What is being asked
Repeat every entry in the listing below, exactly.

Data extracted from a collection
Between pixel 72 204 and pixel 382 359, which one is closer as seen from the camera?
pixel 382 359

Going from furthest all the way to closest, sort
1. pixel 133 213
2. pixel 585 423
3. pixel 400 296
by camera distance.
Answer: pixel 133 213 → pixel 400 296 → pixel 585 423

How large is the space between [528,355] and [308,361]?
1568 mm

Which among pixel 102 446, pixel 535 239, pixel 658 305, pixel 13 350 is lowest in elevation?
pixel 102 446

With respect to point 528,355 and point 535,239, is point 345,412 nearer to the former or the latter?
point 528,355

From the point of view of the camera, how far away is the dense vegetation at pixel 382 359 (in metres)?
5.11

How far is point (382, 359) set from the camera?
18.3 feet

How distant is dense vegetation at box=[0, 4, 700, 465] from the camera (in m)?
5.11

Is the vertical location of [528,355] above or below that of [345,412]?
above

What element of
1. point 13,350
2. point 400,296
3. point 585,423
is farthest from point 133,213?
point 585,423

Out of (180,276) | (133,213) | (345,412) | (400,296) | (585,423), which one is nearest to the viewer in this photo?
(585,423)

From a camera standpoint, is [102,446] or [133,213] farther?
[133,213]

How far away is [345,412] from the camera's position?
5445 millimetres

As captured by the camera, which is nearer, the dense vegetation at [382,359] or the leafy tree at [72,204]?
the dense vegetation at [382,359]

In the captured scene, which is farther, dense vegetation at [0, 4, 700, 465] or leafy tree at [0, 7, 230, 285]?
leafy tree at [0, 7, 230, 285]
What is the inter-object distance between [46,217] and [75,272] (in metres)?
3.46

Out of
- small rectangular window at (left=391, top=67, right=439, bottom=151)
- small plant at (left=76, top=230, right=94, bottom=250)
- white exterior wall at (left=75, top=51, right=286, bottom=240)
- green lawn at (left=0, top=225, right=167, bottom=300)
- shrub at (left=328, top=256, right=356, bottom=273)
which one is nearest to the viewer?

Solved problem
Between pixel 72 204 and pixel 382 359, which one is closer as seen from the camera?
pixel 382 359

Going from furthest all the way to closest, sort
1. pixel 133 213
2. pixel 585 423
3. pixel 400 296
by camera distance.
Answer: pixel 133 213 → pixel 400 296 → pixel 585 423

How large is the space between [528,355] and [308,361]?
1568 mm

Which among pixel 102 446, pixel 535 239, pixel 658 305, pixel 13 350 is lowest in elevation?
pixel 102 446

With respect to point 528,355 and point 535,239, is point 345,412 nearer to the former or the latter?
point 528,355

From the point of view of the camera, how far away is the dense vegetation at pixel 382 359 (in metres)?
5.11

How far is point (382, 359) set from the camera?
18.3 feet

How distant is dense vegetation at box=[0, 4, 700, 465] from the camera (in m)?
5.11

Is the vertical location of [528,355] above or below that of [345,412]?
above

What element of
1. point 13,350
2. point 400,296
3. point 585,423
is farthest from point 133,213?
point 585,423

Out of (180,276) | (133,213) | (345,412) | (400,296) | (585,423), which one is nearest to the viewer in this photo?
(585,423)

From a camera standpoint, is [102,446] or [133,213] farther?
[133,213]

How far away is [345,412] from the camera's position?
5445 millimetres

As captured by the camera, which is nearer, the dense vegetation at [382,359] or the leafy tree at [72,204]?
the dense vegetation at [382,359]

In the captured scene, which is farther, dense vegetation at [0, 4, 700, 465] or leafy tree at [0, 7, 230, 285]?
leafy tree at [0, 7, 230, 285]
What is the inter-object distance between [46,217] and [75,272] (in metres)?
3.46

Out of
- small rectangular window at (left=391, top=67, right=439, bottom=151)
- small plant at (left=76, top=230, right=94, bottom=250)
- white exterior wall at (left=75, top=51, right=286, bottom=240)
- green lawn at (left=0, top=225, right=167, bottom=300)
- shrub at (left=328, top=256, right=356, bottom=273)
which one is nearest to the viewer?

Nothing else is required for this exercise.